No VI Congresso do Partido Comunista, realizado em abril de 2011, foram reforçados os planos de aumentar a eficiência e foi definido que os rumos da agricultura devem apontar, cada vez mais, para a descentralização da produção. Nos lineamentos (documento que reúne todos os aspectos discutidos no Congresso), o governo ressalta, porém, que o Estado continuará controlando os preços.

Em 1993, no auge da crise causada pelo fim da União Soviética, algumas terras ociosas foram distribuídas para os produtores privados, os “agricultores pequenos”, como aquela onde hoje funciona a Vivero Alamar. Ao contrário do que ocorreu em outros setores da economia, as licenças não foram congeladas e as leis agrícolas passaram por uma série de modificações para estimular a migração de trabalhadores para o campo. A ideia, afirmou o então  presidente Fidel Castro, era “não faltar alimentos nos Mercados Agropecuários Estatais”.

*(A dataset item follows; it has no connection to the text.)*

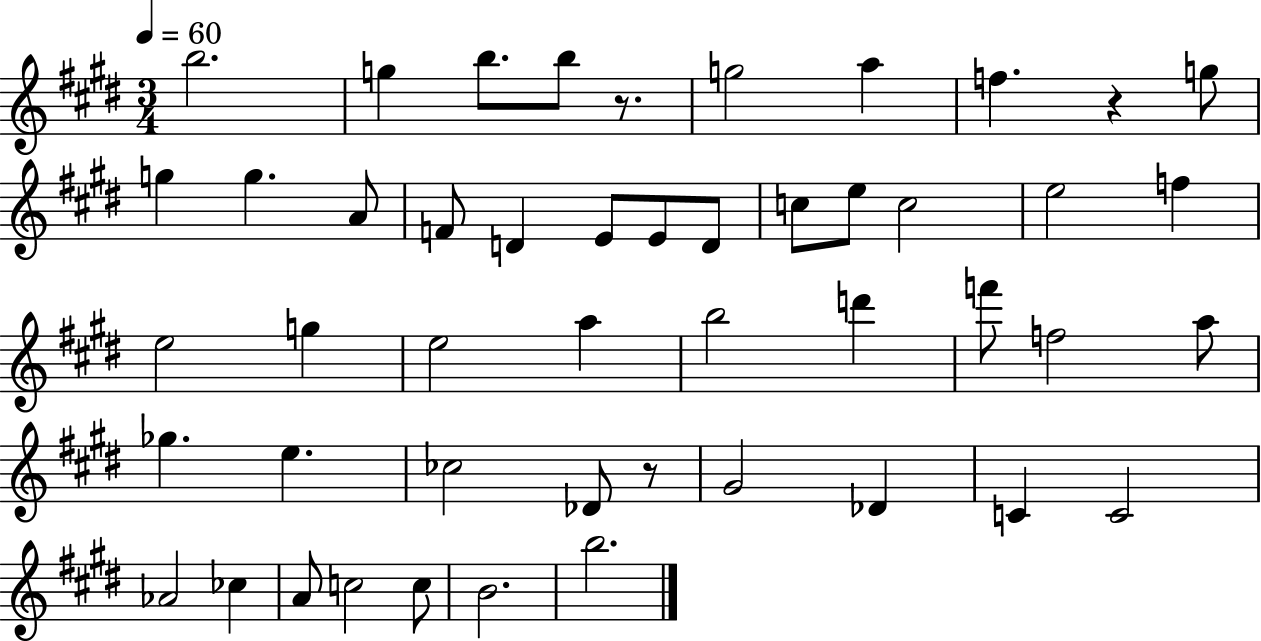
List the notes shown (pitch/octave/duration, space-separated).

Em 2003 e em 2008, o governo realizou novas reformas agrárias e concedeu terras ociosas àqueles que estivessem dispostos a trabalhar nelas. Além de ganhar a propriedade, o trabalhador também recebia instrumentos e insumos. Os que cultivam um dos 22 produtos que substituem as importações contam com subsídios do Estado. O compromisso assumido é vender ao Estado, mensalmente, uma cota fixa, que é estabelecida de acordo com o tamanho da terra. O agricultor pode fazer o que quiser com o excedente, desde consumir até vender em um dos mercados privados de Cuba. Hoje há, em todo o país, 1.762 unidades como a Vivero Alamar.
Yenni Muoña/Opera Mundi

As cooperativas cubanas, como a Vivero Alamar, produzem sem agrotóxicos e com economia de energia

Para evitar a criação de latifúndios, o governo estabelece que um agricultor pequeno pode ter a terra por dez anos, prorrogáveis por mais dez. O tamanho deve variar entre 26 e 40 hectares, mas é estimulado o cooperativismo entre produções vizinhas. Paga-se imposto sobre a venda e sobre o espaço usado; não é permitido vender a terra e a troca é feita somente com licença do Estado; permite-se contratar força de trabalho, mas com limites quantitativos e obedecendo a regra de que o titular da terra também seja um camponês ativo.

Resultados

Segundo o Ministério, o país pode se tornar, no prazo de um ano, auto-suficiente em arroz. Em 2007, Cuba produziu 250 mil toneladas do grão e importou 600 mil, principalmente do Vietnã e da China.

O plano contempla a recuperação de 150 mil hectares de antigos arrozais, a incorporação de mais 150 mil hectares de novas áreas e o aumento da produtividade do plantio através do fornecimento de insumos, do investimento em maquinário e irrigação e da troca de conhecimento entre as cooperativas.

De acordo com dados oficiais aos quais o Opera Mundi teve acesso, apenas nos primeiros seis meses de 2011 o governo recebeu em torno de 800 solicitações de terra. No total, há 9.666 pedidos em trâmite. Os números indicam também que a produção agropecuária de Cuba cresceu 7,2% nos primeiros noves meses de 2011 em comparação com o mesmo período do ano anterior.